'''
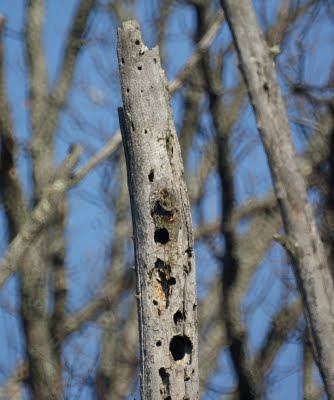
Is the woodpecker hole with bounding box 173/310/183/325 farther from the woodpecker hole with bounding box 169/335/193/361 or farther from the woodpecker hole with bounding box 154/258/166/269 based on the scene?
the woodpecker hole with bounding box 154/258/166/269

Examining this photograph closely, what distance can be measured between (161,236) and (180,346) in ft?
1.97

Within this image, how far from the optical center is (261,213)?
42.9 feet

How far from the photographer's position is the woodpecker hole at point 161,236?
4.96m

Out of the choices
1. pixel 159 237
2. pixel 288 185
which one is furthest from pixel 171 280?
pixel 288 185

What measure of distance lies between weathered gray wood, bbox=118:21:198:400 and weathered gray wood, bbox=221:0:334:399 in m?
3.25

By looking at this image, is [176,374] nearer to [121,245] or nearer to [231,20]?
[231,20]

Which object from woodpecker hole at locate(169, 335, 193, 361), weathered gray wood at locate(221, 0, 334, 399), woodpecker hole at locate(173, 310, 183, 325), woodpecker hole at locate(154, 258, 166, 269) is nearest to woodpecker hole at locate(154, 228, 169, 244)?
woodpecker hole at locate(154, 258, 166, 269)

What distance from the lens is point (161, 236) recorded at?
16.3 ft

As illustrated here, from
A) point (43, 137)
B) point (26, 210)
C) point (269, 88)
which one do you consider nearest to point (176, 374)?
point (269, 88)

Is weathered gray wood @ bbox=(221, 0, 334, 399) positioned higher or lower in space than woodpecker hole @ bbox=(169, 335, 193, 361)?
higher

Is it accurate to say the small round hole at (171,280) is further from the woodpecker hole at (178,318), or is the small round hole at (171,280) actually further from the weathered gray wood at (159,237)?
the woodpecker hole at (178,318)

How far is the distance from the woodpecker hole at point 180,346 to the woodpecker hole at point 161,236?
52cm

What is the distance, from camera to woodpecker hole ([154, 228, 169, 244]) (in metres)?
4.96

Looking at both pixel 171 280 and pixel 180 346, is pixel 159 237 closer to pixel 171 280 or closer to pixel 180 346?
'''
'''
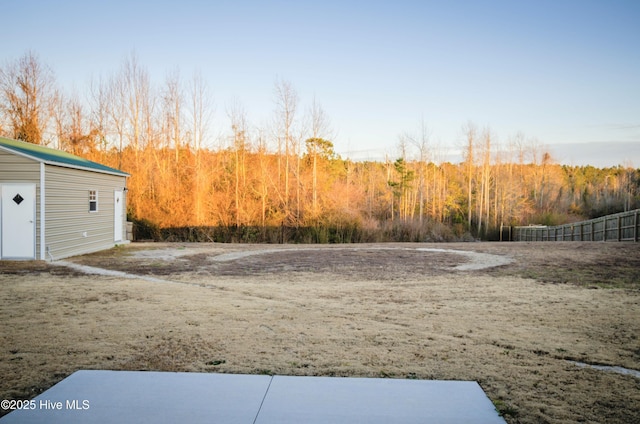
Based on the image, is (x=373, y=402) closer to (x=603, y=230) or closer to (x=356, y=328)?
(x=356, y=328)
'''
'''
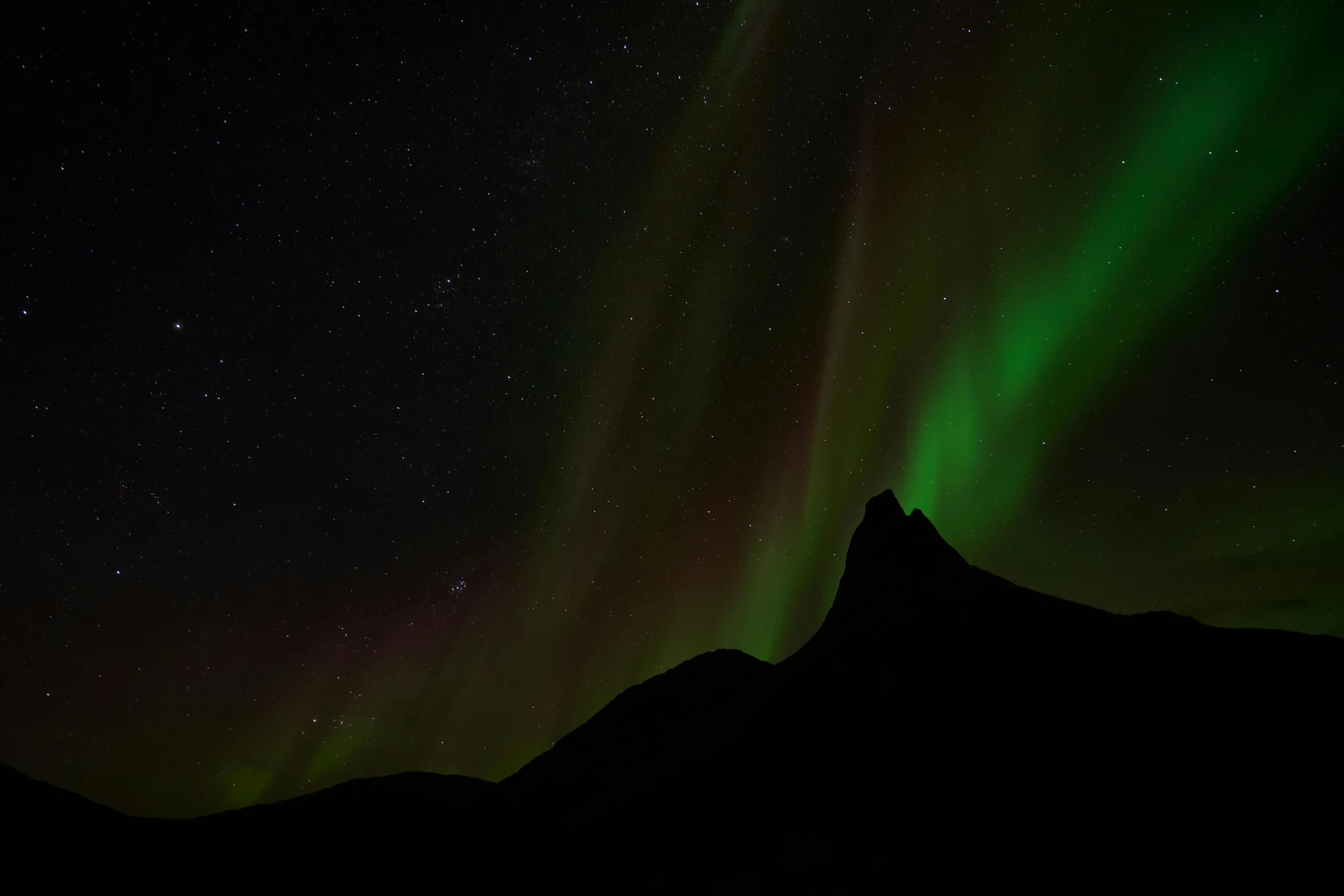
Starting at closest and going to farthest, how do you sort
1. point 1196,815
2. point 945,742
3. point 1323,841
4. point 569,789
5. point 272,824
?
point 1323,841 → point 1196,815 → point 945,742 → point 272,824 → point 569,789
'''
▶ **Work instructions**:
Please tally the lines in the data above that contain the string "locate", and reply with the number alone.

▶ **Result below**:
2